After sustaining tuition losses as a result of Hurricane Katrina, the Isidore Newman School (the “School”) filed a lawsuit against its insurance broker, J. Everett Eaves, Inc. (“Eaves”), alleging that the agent was negligent in failing to advise the School that the School’s Business Income and Extra Expense (“BI & EE”) insurance coverage was not sufficient to cover tuition losses. In addition, the School claimed that the policy was complicated and difficult to understand because it was over 400 pages in length and that it relied on the agent’s expertise to advise the School.
Louisiana case law provides insurance agents and brokers owe the client the same duty of reasonable diligence which is fulfilled when the agent procures the insurance requested. The Court found no authority that would require an insurance agent to inquire into a client’s coverage needs or to advise a client regarding issues of being underinsured without being specifically asked by the client. The law imposes on the client the responsibility to determine the type and amount of coverage needed and to advise the agent of those needs. Upon receipt of the policy, it is the client’s duty to review the policy and assure the policy satisfies the client’s needs.
The Court found that Eaves was not negligent in procuring insurance for the School. In its decision, the Court provided that:
It is the insured’s responsibility to request the type of insurance coverage, and the amount of coverage needed. It is not the agent’s obligation to spontaneously or affirmatively identify the scope or the amount of insurance coverage the client needs. It is also well settled that it is [the] insured’s obligation to read the policy when received, since the insured is deemed to know the policy contents.
The Court determined that the School was in a better position than the agent to calculate its potential losses, including the loss of tuition income. There were no facts to suggest that the agent had any way of knowing the School’s potential loss of business income. The School never requested coverage for BI & EE in an amount that would cover its tuition losses. There was no evidence that the agent lead the School to believe that it procured any BI & EE coverage, other than $350,000 as requested by the School.
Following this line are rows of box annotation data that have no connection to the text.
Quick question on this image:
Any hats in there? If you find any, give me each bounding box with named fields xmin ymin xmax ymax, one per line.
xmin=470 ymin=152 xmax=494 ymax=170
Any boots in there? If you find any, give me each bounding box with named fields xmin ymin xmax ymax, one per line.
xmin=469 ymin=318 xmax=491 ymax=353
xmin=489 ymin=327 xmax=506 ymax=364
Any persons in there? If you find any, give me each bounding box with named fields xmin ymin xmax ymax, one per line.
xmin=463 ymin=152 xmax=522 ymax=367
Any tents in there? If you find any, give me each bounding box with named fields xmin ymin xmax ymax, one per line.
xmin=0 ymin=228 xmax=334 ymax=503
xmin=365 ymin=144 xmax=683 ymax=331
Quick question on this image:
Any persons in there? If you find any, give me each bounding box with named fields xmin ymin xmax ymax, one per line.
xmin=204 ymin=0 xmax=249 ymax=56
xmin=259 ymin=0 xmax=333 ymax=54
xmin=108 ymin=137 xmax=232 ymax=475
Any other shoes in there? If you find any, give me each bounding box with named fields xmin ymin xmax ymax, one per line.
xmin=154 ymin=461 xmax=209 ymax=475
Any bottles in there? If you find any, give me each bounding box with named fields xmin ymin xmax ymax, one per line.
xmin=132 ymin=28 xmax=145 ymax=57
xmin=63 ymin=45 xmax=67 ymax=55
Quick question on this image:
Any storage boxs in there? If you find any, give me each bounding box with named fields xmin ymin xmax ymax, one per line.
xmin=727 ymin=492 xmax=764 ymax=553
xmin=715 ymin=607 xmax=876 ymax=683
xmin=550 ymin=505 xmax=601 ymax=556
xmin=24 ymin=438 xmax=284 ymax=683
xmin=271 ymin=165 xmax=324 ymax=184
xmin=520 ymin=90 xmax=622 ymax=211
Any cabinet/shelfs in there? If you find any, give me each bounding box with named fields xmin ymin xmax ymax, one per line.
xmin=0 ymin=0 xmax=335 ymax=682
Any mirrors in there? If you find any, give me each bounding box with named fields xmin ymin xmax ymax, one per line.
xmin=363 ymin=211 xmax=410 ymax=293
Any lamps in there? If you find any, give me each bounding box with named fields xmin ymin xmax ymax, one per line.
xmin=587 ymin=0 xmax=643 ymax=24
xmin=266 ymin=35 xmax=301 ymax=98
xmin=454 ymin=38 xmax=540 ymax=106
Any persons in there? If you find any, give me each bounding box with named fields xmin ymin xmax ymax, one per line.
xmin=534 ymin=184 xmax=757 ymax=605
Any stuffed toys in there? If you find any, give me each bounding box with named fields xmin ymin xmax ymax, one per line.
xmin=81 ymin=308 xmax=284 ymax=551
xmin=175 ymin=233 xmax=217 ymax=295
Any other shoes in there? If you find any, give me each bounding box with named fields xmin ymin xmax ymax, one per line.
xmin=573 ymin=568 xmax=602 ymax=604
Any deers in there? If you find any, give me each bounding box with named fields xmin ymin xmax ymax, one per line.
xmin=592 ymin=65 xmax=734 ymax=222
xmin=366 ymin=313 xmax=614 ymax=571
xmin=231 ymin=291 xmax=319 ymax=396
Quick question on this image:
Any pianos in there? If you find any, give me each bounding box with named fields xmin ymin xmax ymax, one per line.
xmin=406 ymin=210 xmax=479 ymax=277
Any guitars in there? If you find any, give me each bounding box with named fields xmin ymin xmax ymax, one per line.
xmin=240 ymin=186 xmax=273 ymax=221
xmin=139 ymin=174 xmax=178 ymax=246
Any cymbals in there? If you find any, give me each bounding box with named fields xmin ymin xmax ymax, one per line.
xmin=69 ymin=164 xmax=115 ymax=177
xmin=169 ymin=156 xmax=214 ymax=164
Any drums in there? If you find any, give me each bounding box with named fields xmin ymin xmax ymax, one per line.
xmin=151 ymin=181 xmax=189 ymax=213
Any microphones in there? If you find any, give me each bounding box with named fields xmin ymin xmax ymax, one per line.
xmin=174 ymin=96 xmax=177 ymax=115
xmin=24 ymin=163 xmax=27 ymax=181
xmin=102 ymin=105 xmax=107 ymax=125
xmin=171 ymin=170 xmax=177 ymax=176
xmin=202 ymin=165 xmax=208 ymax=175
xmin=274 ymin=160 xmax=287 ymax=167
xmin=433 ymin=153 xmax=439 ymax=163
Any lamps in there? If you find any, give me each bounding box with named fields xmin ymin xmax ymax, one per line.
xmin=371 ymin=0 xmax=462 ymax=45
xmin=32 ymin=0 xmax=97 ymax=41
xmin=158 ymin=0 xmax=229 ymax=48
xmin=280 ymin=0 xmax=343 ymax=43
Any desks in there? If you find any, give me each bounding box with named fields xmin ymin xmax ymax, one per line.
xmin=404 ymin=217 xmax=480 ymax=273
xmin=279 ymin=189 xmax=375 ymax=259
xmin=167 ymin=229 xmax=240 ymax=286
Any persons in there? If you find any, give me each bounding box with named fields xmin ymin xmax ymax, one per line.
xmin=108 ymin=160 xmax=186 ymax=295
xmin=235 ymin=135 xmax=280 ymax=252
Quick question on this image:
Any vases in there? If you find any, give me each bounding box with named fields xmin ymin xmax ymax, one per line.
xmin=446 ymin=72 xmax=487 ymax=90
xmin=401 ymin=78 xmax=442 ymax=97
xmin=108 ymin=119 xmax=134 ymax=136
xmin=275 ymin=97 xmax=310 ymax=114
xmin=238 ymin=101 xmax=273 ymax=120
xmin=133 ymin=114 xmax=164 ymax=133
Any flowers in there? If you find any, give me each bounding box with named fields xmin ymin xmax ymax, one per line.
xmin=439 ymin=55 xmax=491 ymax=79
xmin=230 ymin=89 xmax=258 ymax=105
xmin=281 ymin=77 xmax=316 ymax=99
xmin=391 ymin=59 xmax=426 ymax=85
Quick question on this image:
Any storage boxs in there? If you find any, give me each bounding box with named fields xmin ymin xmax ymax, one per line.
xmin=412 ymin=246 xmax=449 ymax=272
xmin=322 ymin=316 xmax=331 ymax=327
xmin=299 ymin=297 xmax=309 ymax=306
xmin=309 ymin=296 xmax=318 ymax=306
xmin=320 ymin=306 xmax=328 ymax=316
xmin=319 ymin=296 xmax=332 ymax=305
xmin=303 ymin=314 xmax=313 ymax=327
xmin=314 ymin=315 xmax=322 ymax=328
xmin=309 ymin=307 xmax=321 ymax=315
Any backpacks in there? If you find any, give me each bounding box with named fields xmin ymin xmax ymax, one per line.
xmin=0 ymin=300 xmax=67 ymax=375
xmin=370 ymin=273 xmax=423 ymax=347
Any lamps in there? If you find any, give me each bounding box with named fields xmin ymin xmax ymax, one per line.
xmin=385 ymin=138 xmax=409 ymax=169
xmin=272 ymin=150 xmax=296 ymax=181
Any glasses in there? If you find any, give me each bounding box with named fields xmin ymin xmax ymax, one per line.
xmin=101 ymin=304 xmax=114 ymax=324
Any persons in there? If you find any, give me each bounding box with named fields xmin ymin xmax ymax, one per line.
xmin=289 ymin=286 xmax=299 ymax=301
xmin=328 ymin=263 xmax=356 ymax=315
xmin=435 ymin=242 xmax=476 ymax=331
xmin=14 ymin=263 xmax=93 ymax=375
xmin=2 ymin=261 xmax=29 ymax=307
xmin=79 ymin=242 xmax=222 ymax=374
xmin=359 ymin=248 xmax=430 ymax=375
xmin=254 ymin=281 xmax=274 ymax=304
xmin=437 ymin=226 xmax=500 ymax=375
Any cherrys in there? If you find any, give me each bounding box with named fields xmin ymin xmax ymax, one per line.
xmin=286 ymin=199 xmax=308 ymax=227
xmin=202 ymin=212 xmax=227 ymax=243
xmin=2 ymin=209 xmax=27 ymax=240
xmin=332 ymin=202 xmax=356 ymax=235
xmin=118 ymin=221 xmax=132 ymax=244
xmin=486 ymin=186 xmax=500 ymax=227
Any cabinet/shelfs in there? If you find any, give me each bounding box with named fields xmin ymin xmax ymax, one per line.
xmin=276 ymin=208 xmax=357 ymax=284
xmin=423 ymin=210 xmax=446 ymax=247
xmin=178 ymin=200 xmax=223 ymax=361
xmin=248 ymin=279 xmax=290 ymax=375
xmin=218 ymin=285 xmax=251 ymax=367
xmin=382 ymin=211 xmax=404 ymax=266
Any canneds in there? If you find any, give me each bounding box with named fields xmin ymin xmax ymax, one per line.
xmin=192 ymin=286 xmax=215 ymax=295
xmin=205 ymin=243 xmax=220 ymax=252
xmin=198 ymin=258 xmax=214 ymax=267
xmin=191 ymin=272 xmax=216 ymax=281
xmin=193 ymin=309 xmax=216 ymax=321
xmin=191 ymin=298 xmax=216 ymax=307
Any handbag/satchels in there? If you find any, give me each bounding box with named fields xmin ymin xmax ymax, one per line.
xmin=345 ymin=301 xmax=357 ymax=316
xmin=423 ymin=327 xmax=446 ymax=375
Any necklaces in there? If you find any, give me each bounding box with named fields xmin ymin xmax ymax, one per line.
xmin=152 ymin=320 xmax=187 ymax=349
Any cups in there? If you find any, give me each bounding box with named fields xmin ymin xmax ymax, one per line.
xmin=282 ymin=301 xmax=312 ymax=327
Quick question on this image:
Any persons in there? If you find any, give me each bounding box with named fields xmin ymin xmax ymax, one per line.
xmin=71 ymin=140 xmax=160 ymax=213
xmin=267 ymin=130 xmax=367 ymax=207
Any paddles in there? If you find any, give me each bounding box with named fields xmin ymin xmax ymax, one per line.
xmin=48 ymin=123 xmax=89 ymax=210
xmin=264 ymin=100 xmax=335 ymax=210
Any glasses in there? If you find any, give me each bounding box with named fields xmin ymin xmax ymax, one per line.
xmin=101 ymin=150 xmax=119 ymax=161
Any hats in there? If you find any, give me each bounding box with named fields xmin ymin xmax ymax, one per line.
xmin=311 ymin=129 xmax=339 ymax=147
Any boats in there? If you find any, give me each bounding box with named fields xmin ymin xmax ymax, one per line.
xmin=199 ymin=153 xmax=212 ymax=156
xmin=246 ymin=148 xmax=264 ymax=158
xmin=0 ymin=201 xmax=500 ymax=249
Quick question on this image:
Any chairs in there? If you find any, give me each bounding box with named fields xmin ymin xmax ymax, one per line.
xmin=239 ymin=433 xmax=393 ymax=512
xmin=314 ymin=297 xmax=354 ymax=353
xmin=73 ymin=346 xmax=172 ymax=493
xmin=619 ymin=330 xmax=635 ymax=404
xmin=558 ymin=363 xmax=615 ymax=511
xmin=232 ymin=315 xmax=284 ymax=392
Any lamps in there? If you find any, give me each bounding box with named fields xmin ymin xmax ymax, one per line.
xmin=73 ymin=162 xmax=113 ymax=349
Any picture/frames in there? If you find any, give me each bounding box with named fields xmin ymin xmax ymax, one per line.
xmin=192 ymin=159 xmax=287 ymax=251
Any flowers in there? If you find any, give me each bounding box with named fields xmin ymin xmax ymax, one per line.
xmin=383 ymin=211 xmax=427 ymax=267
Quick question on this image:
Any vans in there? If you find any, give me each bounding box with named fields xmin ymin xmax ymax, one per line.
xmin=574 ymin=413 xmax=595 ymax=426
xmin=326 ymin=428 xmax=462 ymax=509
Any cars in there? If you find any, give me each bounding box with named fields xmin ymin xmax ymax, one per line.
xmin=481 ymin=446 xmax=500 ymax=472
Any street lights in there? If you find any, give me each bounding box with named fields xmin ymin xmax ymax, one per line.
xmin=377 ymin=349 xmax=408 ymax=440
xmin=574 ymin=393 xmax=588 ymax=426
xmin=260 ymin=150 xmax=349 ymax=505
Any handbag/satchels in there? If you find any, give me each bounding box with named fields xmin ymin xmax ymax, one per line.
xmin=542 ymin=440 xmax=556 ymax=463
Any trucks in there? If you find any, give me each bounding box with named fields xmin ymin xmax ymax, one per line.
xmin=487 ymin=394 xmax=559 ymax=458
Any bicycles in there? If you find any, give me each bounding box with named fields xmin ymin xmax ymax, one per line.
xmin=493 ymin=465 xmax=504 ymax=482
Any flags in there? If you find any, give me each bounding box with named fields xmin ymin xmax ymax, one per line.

The Court also noted that the School’s argument that the policy was complicated was not convincing because it was clearly provided in the policy that tuition losses were covered. A review of the policy would have alerted the business manager/chief financial officer of the School, who was responsible for requesting insurance, that the School was underinsured. While apparently not crucial to the case, the facts indicated that the insured was sophisticated. The Court cautioned that a different result might have been reached if the agent had misled the School to believe that it had coverage that it did not have, or that the desired coverage was unavailable.